Tighter gun control would have made no difference in Santa Fe, said The Dallas Morning News. Pagourtzis used two weapons that would not have been covered by the assault-weapons ban proposed after recent shootings. And tougher background checks wouldn’t have stopped him: At 17, he’s too young to buy either a long gun or a handgun in Texas. Rather than waiting for mass shooters to reveal the cracks in our system, we should create “a National Center for the Prevention of Mass Shootings” to identify and help at-risk teens whose self-destructiv­e behavior might escalate into bloody violence.

What the columnists said

America had plenty of unhappy teenagers 50 years ago, “but none of them shot up a school in this fashion,” said Glenn Harlan Reynolds in USA Today. What’s changed is that 24-hour news and social media have turned ritualized mass shootings into an “infectious disease.” In the old days, a depressed student might have shot himself. Today’s media environmen­t teaches teens that “if they kill some people, they can be stars.” There’s no “idea-vaccine,” but media outlets could curb this epidemic by refusing to go full saturation coverage after each massacre.

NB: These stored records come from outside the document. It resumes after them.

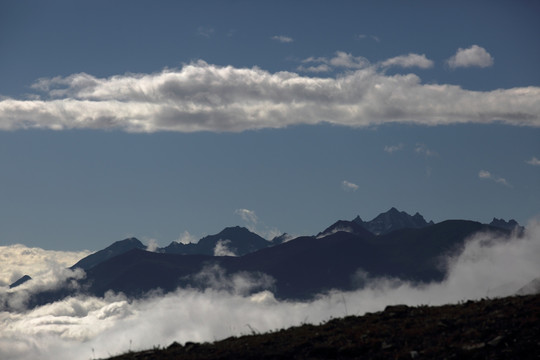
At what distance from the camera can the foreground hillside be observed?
34250 millimetres

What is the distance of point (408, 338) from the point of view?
36.9 m

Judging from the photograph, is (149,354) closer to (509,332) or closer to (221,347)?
(221,347)

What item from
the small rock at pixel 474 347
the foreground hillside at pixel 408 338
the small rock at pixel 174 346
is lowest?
the small rock at pixel 474 347

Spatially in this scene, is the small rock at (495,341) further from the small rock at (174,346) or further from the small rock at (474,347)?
the small rock at (174,346)

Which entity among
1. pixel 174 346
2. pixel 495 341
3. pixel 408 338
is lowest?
pixel 495 341

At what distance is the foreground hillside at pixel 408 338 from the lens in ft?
112

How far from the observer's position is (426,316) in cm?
4103

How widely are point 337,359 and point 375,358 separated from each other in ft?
6.74

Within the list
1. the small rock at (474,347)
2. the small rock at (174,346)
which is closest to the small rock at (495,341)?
the small rock at (474,347)

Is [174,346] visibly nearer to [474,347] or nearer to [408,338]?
[408,338]

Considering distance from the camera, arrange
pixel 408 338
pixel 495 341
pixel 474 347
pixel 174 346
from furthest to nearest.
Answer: pixel 174 346, pixel 408 338, pixel 495 341, pixel 474 347

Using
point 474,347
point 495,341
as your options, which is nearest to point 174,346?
point 474,347

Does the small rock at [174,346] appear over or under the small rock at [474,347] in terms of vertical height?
over

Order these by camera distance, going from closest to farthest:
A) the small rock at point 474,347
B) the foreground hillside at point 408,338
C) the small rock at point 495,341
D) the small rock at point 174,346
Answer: the small rock at point 474,347 < the small rock at point 495,341 < the foreground hillside at point 408,338 < the small rock at point 174,346
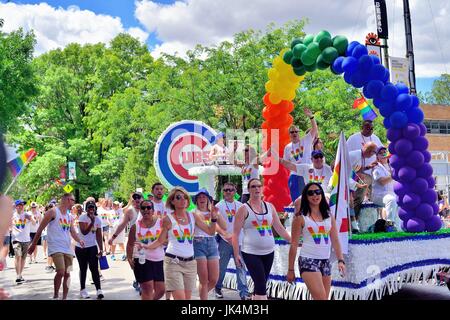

“Pinning the problem on cultural factors is a lazy argument,” said Rex Huppke in the Chicago Tribune. Kids in other developed nations have access to social media, play video games, and watch violent movies, and yet only we have a “staggering­ly high” level of gun violence. One variable explains that difference: Countries such as Britain, Germany, and Japan have tough firearms controls and “we have an illogical number of easily accessible guns.”

It’s easy to feel like this nation is “locked in a toxic stasis,” said Mimi Swartz in The New York Times. If the murder of 20 students and six adults at Sandy Hook Elementary School in 2012 couldn’t move Congress to back gun reforms, perhaps nothing will. The task has fallen instead to activist groups, some founded by the parents of murdered students, whose pressure has “brought significan­t change to eight states,” including universal background checks in Vermont and a higher minimum purchase age in Florida. Incrementa­l reform is happening. But not from the top, where politician­s “can’t seem to move beyond roundtable­s and tweets to actually make the country safer.”